Rivulets of water or crystalline facets of ice glow on glass surfaces against a blurry background of outdoor places and architectural forms. Carol Inez Charney’s Interior Landscapes could be described as photography becoming painting and vice versa. Spatially ambiguous, they open up a space of quiet contemplation encouraging rich associations about our inner and outer worlds. In their hypnotic charge the works invite the viewer to get lost in them and welcome the critical gaze that seeks beauty as well as intellect and complexity.
With degrees in both painting and photography, her approach is dominated by gesture, fluidity, color blending as well as by the tension between accident and intent, linking back to modernist, abstract painting. Photographical basics such as the capturing of fleeting constellations, focal points, contrasts and the blurring of fiction and reality are also central to her compositions. In this Charney comments on the mutual influence photography and painting have had on each other throughout time. Painters such as Anselm Kiefer and Al Held and photographers as different as Uta Barth, Sarah Charlesworth, and Josef Sudek are to be found on her list of influential figures, while the works easily compete with contemporary colleagues such as Edward Burtynsky or Richard Misrach.
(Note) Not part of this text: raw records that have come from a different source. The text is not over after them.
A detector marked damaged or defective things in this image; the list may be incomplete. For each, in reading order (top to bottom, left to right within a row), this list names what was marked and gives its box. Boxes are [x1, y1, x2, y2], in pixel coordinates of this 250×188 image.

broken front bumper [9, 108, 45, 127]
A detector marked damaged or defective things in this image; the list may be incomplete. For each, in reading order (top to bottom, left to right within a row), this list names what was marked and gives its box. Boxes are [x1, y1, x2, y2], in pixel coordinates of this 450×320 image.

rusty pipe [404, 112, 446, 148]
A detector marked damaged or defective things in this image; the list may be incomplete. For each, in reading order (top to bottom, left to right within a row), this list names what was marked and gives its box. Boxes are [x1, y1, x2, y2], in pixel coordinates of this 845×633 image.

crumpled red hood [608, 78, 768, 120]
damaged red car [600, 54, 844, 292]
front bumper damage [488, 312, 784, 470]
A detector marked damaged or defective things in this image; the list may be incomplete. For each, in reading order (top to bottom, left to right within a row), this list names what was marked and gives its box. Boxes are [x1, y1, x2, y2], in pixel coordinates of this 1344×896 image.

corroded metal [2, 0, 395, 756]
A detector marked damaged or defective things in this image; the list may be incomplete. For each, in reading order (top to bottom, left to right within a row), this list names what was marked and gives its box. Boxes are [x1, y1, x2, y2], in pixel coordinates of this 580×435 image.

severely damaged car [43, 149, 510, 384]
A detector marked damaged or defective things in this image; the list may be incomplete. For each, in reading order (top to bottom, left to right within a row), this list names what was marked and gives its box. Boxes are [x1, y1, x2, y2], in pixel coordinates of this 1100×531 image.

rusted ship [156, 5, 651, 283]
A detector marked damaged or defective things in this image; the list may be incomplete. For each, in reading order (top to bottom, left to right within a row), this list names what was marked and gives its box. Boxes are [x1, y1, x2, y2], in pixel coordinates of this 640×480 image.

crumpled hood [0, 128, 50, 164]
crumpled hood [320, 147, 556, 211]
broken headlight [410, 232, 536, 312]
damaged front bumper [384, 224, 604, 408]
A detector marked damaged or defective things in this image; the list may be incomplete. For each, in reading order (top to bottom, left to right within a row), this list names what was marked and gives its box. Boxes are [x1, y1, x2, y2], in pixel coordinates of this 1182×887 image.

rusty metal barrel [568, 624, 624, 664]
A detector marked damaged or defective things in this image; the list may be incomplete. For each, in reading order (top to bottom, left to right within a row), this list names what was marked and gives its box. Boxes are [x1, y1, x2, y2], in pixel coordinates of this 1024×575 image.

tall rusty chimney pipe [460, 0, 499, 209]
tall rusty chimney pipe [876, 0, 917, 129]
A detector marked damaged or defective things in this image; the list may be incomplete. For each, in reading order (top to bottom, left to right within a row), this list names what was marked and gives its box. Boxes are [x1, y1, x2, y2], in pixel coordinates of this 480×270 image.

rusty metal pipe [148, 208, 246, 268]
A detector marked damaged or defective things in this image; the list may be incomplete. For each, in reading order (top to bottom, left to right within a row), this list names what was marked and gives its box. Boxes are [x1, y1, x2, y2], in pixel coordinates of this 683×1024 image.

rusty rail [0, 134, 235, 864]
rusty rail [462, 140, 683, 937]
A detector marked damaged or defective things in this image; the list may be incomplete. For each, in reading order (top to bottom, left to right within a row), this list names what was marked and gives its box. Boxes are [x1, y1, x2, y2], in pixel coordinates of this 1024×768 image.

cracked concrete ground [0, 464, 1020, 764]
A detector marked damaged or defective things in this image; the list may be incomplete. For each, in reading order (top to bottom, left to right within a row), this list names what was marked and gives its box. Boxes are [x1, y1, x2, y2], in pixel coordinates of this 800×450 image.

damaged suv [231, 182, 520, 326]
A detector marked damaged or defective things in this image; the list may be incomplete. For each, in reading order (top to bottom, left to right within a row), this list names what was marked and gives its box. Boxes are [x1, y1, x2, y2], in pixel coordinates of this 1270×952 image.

Charney started working with the Interior Landscapes back in 2002 in Minnesota as, looking through a condensation-streaked window out to a frozen landscape, she realized she “could use the camera to reinterpret the world around me into a form akin to that of painting”, which changed her way of seeing landscape. Today her portfolio mirrors her ambitious engagement with the subject matter and a gradual change in technique— continuously exploring a variety of moods, temperatures and degrees of abstraction. Some works are calm and playful; others are characterized by brighter colors with an urban, vibrant tone.
Instead of entirely manipulating her works with digital software, she operates with real physical space, natural light and moving water and mixes digital and analog technology in a complicated multi-step process. This involves digital photography, color manipulations, a medium-format Hasselblad film camera and chromogenic printing processes. The architectural images are then re-shot back onto film through water-coated glass to obscure the motif’s provenance and to include the crisp quality of analog film and the sometimes lucky results obtained in a darkroom.
Charney’s work has been exhibited widely in the US and is represented in several renowned corporate collections - for example by AT&T, Microsoft and Morgan Stanley - as well as in private and university collections.
I accordance with professional photography edition sizing standards, the photographic work is produced in limited editions which vary according to size between 5 and 30 prints per edition.
Most work is available in sizes
150x150 cm (edition of 8)
122x122 cm (edition of 10 or 15)
102x102cm (edition of 10 or 15)
76x76 cm (edition of 15)
51x51 cm (edition of 15)
36x36 cm (edition of 30)
Some early work only exists in small sizes of 51 and 36 cm, while a 36 cm version is no longer produced for newer work.
The number of total prints of one work is often not higher than 88, newest work not more than 42 or 58 prints. Earlier work that exists in all listed sizes exists in a maximum of 98 prints in total.
Each work is issued with an edition label on the back, signed by the artist.